2015 Christy Ring Cup final
- Event: 2015 Christy Ring Cup
| Kerry | Derry |
| 1-20 | 0-12 |
- Date: 6 June 2015
- Venue: Croke Park, Dublin
- Referee: John Keane (Galway)

= 2015 Christy Ring Cup final =

Hurling decider

The 2015 Christy Ring Cup final was a hurling match played at Croke Park on 6 June 2015 to determine the winners of the 2015 Christy Ring Cup, the 11th season of the Christy Ring Cup, a tournament organised by the Gaelic Athletic Association for the second tier hurling teams. The final was contested by Kerry of Munster and Derry of Ulster, with Kerry winning by 1-20 to 0-12.

==Background==
The Christy Ring Cup final between Kerry and Derry was the third championship meeting between the two teams, with Derry having failed to beat Kerry on the two previous occasions. Kerry were appearing in their fourth final in five years and were hoping to win their second cup title, having lost the two previous finals. Derry were appearing in their very first final.

==Match details==
Michael O'Leary and Shane Nolan were on target early on as Kerry pushed ahead, but Derry gradually settled, and Ruairí Convery and Alan Grant closed the gap, before Convery leveled with his second free in the 13th minute. Kerry were much more assured and took a 0-6 to 0-3 lead by the end of the opening quarter. Daniel Collins swept over a point before Nolan spun away from his marker to flash a shot to the net on the 30th minute to give Kerry a 1-9 to 0-5 lead. Derry staged a minor revival with three converted frees, including Convery’s fifth, but they trailed by 1-10 to 0-8 at the break.

A slow start to the second half failed to produce a score for 10 minutes, before Nolan set about adding to his tally from placed balls. Kerry had more goal chances, but Mikey Boyle flashed a shot just wide at the far post, before Pádraig Boyle had his effort blocked by Conor Quinn. Paddy Henry sent over a couple of long range efforts, but Derry’s only score from play in the second period came from substitute Jonathan O'Dwyer.

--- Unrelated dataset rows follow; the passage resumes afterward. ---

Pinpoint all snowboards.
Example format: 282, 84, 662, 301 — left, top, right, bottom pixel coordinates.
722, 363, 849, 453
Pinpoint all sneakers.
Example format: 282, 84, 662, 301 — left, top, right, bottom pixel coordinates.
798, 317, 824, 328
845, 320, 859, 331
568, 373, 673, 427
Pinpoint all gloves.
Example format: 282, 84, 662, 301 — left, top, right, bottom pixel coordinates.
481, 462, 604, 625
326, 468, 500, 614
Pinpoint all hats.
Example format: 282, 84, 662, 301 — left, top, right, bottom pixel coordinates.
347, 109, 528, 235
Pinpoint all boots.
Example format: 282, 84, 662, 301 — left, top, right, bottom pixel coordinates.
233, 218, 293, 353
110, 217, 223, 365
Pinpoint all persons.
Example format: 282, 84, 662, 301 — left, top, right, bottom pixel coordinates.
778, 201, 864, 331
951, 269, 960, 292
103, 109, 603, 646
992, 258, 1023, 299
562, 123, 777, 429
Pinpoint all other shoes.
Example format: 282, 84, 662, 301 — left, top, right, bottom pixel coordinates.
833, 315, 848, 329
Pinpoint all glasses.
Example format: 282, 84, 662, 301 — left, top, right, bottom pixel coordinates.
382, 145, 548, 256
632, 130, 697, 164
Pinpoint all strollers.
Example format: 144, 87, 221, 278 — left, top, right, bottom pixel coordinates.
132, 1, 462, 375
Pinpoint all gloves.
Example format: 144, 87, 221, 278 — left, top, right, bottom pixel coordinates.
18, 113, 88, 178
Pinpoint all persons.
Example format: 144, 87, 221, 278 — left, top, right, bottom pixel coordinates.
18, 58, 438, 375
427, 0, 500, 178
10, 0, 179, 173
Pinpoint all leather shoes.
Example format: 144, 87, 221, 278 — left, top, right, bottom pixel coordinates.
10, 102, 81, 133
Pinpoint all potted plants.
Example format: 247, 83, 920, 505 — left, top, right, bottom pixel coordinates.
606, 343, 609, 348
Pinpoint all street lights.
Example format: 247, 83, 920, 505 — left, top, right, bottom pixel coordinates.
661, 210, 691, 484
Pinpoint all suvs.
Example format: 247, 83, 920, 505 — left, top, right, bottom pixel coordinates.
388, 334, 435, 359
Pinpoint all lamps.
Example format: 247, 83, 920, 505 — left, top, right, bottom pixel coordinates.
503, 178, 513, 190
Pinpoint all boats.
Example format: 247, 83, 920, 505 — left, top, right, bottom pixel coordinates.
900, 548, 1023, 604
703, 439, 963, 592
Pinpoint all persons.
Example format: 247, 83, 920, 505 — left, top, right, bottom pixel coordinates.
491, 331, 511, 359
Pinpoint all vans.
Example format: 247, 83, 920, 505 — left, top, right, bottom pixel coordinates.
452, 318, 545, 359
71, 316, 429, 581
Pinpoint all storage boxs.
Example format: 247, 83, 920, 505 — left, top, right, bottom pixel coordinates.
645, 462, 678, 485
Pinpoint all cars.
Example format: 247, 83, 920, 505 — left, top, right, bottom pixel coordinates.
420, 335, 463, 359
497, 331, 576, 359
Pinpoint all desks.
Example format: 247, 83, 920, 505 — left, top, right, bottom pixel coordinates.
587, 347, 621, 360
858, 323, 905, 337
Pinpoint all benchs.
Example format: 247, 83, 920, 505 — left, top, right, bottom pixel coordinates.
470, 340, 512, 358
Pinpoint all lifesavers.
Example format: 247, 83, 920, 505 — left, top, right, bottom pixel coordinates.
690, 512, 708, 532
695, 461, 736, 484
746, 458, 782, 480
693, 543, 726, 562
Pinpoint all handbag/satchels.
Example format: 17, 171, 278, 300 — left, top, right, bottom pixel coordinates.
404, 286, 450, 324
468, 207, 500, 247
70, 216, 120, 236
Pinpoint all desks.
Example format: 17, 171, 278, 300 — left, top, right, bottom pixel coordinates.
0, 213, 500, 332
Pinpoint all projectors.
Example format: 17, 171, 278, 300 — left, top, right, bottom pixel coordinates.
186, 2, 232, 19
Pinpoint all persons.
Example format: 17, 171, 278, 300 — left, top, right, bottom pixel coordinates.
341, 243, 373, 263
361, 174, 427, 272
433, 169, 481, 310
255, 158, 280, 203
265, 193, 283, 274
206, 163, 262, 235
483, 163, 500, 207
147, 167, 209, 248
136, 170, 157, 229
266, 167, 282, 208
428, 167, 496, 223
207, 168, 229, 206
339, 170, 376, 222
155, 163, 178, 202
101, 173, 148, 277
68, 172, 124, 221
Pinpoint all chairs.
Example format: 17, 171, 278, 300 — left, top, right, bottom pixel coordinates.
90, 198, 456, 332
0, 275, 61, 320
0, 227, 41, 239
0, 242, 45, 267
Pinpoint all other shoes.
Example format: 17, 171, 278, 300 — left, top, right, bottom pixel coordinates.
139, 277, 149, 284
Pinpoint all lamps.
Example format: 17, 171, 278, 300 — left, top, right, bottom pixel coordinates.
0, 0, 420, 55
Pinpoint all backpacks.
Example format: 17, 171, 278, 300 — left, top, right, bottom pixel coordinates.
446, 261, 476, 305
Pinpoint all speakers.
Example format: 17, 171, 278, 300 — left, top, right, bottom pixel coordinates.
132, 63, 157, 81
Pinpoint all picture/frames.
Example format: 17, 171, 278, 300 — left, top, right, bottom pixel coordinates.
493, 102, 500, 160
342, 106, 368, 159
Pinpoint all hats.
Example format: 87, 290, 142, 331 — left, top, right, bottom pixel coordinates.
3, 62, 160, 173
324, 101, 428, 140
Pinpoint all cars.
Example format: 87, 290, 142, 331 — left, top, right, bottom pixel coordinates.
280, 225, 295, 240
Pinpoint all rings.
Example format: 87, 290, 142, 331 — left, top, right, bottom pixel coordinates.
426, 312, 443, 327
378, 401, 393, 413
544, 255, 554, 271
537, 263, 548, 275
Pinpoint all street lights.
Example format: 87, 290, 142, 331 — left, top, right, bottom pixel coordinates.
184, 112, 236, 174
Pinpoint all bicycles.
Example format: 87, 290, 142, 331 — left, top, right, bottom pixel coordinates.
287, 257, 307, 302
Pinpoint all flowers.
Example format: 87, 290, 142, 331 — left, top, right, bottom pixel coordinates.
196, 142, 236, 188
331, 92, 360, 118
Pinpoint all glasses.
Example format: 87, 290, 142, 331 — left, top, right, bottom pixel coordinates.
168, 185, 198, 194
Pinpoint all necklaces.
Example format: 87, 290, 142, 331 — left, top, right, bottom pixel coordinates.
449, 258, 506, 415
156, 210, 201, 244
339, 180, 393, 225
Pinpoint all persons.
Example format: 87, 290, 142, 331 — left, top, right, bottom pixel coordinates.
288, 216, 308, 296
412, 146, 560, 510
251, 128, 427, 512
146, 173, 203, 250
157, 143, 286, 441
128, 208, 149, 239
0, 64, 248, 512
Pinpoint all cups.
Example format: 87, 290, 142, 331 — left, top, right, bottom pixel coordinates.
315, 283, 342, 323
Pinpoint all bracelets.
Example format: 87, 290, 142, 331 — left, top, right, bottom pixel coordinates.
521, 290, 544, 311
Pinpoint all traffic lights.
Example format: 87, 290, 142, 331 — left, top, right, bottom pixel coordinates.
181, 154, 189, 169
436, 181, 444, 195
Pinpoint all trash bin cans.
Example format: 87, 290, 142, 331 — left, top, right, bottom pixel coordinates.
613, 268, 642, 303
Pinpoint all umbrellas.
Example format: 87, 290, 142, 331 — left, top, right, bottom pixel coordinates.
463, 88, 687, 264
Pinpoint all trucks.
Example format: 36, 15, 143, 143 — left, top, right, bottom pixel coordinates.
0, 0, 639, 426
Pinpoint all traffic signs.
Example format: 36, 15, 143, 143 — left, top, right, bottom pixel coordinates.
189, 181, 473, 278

Kerry shot six of the game’s last seven points, with wing back Keith Carmody hitting his third, and Nolan smacking over three more frees.

Kerry's Christy Ring Cup victory was their first since 2011. The win gave them their second cup title overall and put them in joint second place with Carlow on the all-time roll of honour.

Derry's Christy Ring Cup defeat was their first ever. They remain a team who has contested cup finals but has never claimed the ultimate prize.

==Match==
===Details===

6 June 2015
 1-20 - 0-12
  : S Nolan 1-8 (7f), K Carmody, M O'Leary 0-3 each, P Kelly, C Harty 0-2 each, D Collins, J Egan 0-1 each.
  : R Convery 0-5 (5f), P Henry 0-4 (4f), L Hinphey, J O'Dwyer, A Grant 0-1 each.